── GIVEN TEXT ──

Our Australia Life

What Nobody Told Us About Our First Tax Time in Australia (And What’s Changing This Financial Year)

A few weeks after we settled into our first home in Australia, a letter arrived in the mail. It had Medicare on it, and it mentioned something about turning 31. We did not understand it.

My husband read it twice. I read it once and handed it back to him, because my mind was somewhere else that year. Our daughter was two, and most days my whole focus was on her, not on a government letter written in language neither of us had ever needed to learn back home.

We knew we had to get private health insurance. That much was clear. What we did not know was why, or what would happen if we waited, or what the difference was between the levy and the surcharge and the loading and all the other words that started sounding the same after a while. 

 

New migrant family reviewing a government letter about tax and Medicare at home in Australia

So we just got insurance. We picked something, signed up, and hoped it was enough.

───

[WORK TASK 1]: In the post about a family's first tax time in Australia, how old was the couple's daughter that year?
[WORK TASK 2]: Resume the post about a family's first tax time in Australia, starting right after its final sentence.

── MATERIAL SUPPLIED ──

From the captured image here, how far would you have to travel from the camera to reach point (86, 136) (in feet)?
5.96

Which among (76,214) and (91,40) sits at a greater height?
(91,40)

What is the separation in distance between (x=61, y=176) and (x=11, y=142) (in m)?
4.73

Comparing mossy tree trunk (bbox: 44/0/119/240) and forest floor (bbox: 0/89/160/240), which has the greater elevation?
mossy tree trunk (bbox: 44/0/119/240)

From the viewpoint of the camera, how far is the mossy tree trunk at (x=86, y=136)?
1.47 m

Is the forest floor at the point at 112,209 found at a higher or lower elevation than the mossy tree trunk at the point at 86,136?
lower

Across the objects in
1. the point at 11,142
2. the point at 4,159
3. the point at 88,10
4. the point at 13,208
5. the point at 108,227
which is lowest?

───

[RESPONSE 1]: She was two years old.

[RESPONSE 2]:
It was my husband who ended up doing the research, late at night, after work, trying to make sense of it for both of us. That is how that first tax season went. Confused, a little scared of getting it wrong, and figuring it out as we went, even though we were not even earning much yet.

If you have ever stared at a letter from the Australian government and felt your stomach drop because you had no idea what it meant, we have been exactly there. So this year, with a new financial year starting on July 1, we wanted to put together the plain-language version of what we wish someone had handed us back then.

Why Tax Time Feels So Different Here

In a lot of countries, the financial year follows the calendar year. January to December. Simple.

In Australia, it runs from July 1 to June 30. So right now, as one financial year ends and another begins, you will start seeing words like EOFY (end of financial year), BAS, and tax return deadlines everywhere. None of this is intuitive if you grew up somewhere else. It is not that you are behind. It is that this entire system is new to you, and nobody handed you the manual when you landed.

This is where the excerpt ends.